### Yazılı görev 1
Aşağıdaki (a), (b) ve (c) ifadelerinin okuma parçasıyla uyuşup uyuşmadığını belirtin. Her biri için evet ya da hayır deyin ve okuma parçasından belirleyici sözleri tam olarak alıntılayın.
(a) Yazar, ekşi üzüm sendromunu makaleyi okumadan önce de biliyordu.
(b) Tilki üzümlere ulaşmak için birden fazla kez zıpladı.
(c) Tilki sonunda üzümlerden bir parça koparmayı başardı.

Ekşi üzüm sendromu...
Geçenlerde okuduğum bir makalede, Ersin Tatar için çok enteresan bir benzetme yapılmış.
Ünlü masalcı Ezop’un meşhur Tilki ve Üzümler hikayesine atıfta bulunulan makalede Tatar için “Ekşi üzüm sendromundan mustariptir” (Sour-Grape Syndrom) denmiş.
Doğrusunu söylemek gerekirse böyle bir sendrom olduğundan habersizdim. İnternete girip bakınca, Ezop’un masalını tabii ki hatırladım ama bunun üzerinden bir sendrom tanımı yapıldığını da ilk kez öğrendim.
Bilmeyenlerin için kısaca özetlemem gerekirse, bir zamanlar bir tilki varmış. Bir gün yüksek asmaların bulunduğu bir yere girmiş. Bir de bakmış gibi bal gibi üzümler. Hemen hava zıplayıp bir parça koparayım diye düşünüp, zıplamış. Ama o da ne! Boyu yetmiyor!
Tilki ikinci kere zıplamış, sonra üç ve dördüncü kez. Ama nafile. Son denemesinden sonra durum farkına varan tilki şu meşhur sözleri söylemiş: “Aman, zaten bu üzümler kesin ekşidır!”

### Yazılı görev 2
Kayıtlarda "Locate every instance of keyboards" ifadesini içeren satırdan başlayıp "[424, 472, 465, 512]" ifadesini içeren satıra kadar giden satırları, bu iki satır da dahil olmak üzere, aynen kopyalayın.

### Kayıtlar
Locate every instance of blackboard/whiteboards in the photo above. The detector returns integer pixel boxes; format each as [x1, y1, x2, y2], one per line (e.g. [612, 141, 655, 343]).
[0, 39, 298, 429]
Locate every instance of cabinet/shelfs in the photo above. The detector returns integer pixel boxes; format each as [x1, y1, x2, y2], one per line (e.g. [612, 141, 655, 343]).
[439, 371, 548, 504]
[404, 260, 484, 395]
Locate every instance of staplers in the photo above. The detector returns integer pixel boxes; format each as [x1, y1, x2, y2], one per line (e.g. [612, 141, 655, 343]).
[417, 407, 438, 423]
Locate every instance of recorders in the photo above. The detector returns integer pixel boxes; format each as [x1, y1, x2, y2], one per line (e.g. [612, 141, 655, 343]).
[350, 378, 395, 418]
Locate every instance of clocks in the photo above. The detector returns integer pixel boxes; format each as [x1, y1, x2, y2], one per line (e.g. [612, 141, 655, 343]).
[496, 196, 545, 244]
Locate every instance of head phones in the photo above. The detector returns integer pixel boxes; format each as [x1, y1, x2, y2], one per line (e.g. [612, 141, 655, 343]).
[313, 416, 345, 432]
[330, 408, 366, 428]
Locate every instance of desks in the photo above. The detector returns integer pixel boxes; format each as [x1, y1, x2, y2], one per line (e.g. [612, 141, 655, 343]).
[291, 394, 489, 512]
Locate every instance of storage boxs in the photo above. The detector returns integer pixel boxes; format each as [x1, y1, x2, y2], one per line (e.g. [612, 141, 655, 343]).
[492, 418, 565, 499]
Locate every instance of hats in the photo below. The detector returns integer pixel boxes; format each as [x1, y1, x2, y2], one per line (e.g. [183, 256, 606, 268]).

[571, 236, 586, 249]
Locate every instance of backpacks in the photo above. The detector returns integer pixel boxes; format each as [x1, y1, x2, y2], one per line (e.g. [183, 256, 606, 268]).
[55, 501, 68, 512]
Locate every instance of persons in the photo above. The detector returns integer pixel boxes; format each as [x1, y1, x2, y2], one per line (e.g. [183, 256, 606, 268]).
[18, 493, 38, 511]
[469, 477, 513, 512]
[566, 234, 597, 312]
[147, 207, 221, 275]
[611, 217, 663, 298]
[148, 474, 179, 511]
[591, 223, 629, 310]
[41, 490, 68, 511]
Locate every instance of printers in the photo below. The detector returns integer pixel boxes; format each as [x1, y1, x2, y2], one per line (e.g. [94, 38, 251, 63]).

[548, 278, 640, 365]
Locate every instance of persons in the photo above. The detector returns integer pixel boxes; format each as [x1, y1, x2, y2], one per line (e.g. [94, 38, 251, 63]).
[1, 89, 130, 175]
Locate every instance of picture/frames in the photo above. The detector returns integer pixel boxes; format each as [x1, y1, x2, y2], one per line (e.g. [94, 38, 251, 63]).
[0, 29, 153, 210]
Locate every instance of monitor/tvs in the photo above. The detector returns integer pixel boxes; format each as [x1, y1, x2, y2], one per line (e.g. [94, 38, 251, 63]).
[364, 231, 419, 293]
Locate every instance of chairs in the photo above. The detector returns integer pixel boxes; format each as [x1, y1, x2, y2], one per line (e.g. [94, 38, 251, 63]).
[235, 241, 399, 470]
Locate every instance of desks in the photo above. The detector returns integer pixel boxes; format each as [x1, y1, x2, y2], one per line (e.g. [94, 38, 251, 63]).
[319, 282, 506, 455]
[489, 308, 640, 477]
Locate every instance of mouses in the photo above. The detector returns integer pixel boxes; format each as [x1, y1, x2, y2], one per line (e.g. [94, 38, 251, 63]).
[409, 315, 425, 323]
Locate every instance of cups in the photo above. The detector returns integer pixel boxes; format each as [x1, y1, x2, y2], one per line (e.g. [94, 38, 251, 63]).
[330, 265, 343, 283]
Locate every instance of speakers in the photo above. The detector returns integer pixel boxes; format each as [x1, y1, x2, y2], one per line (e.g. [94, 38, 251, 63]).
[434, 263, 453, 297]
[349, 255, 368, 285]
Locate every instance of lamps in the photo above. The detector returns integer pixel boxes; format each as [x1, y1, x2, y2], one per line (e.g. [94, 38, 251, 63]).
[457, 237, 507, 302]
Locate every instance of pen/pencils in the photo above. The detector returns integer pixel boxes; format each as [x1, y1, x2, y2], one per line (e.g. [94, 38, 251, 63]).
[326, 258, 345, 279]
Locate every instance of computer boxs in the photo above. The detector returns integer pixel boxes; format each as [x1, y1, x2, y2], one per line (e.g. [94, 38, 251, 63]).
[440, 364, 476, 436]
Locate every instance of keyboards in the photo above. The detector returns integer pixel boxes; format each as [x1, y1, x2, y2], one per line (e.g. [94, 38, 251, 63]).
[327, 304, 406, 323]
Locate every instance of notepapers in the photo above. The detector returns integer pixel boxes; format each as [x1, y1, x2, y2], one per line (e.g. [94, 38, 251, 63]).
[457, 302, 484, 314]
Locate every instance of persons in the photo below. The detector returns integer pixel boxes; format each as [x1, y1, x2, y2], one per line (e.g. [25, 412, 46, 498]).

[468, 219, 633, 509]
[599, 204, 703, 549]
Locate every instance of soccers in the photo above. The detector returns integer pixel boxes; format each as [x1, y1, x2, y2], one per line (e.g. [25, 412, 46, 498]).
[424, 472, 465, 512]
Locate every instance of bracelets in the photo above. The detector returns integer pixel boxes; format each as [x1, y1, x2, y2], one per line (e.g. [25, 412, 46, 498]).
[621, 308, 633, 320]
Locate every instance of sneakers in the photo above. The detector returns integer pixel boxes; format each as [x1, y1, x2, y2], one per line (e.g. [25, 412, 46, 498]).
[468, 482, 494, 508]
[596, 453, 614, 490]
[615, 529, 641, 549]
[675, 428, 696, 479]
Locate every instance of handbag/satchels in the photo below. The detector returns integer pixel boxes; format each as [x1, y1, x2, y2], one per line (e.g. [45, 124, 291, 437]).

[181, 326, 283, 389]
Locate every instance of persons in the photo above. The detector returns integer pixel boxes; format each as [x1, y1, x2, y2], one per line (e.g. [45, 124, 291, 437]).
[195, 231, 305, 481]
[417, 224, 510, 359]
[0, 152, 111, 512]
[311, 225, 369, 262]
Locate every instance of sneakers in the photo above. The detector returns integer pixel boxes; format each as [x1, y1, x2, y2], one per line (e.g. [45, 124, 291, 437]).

### Örnek çözüm 1
(a) Hayır: "Doğrusunu söylemek gerekirse böyle bir sendrom olduğundan habersizdim."
(b) Evet: "Tilki ikinci kere zıplamış, sonra üç ve dördüncü kez."
(c) Hayır: "Ama nafile."

### Örnek çözüm 2
Locate every instance of keyboards in the photo above. The detector returns integer pixel boxes; format each as [x1, y1, x2, y2], one per line (e.g. [94, 38, 251, 63]).
[327, 304, 406, 323]
Locate every instance of notepapers in the photo above. The detector returns integer pixel boxes; format each as [x1, y1, x2, y2], one per line (e.g. [94, 38, 251, 63]).
[457, 302, 484, 314]
Locate every instance of persons in the photo below. The detector returns integer pixel boxes; format each as [x1, y1, x2, y2], one per line (e.g. [25, 412, 46, 498]).

[468, 219, 633, 509]
[599, 204, 703, 549]
Locate every instance of soccers in the photo above. The detector returns integer pixel boxes; format each as [x1, y1, x2, y2], one per line (e.g. [25, 412, 46, 498]).
[424, 472, 465, 512]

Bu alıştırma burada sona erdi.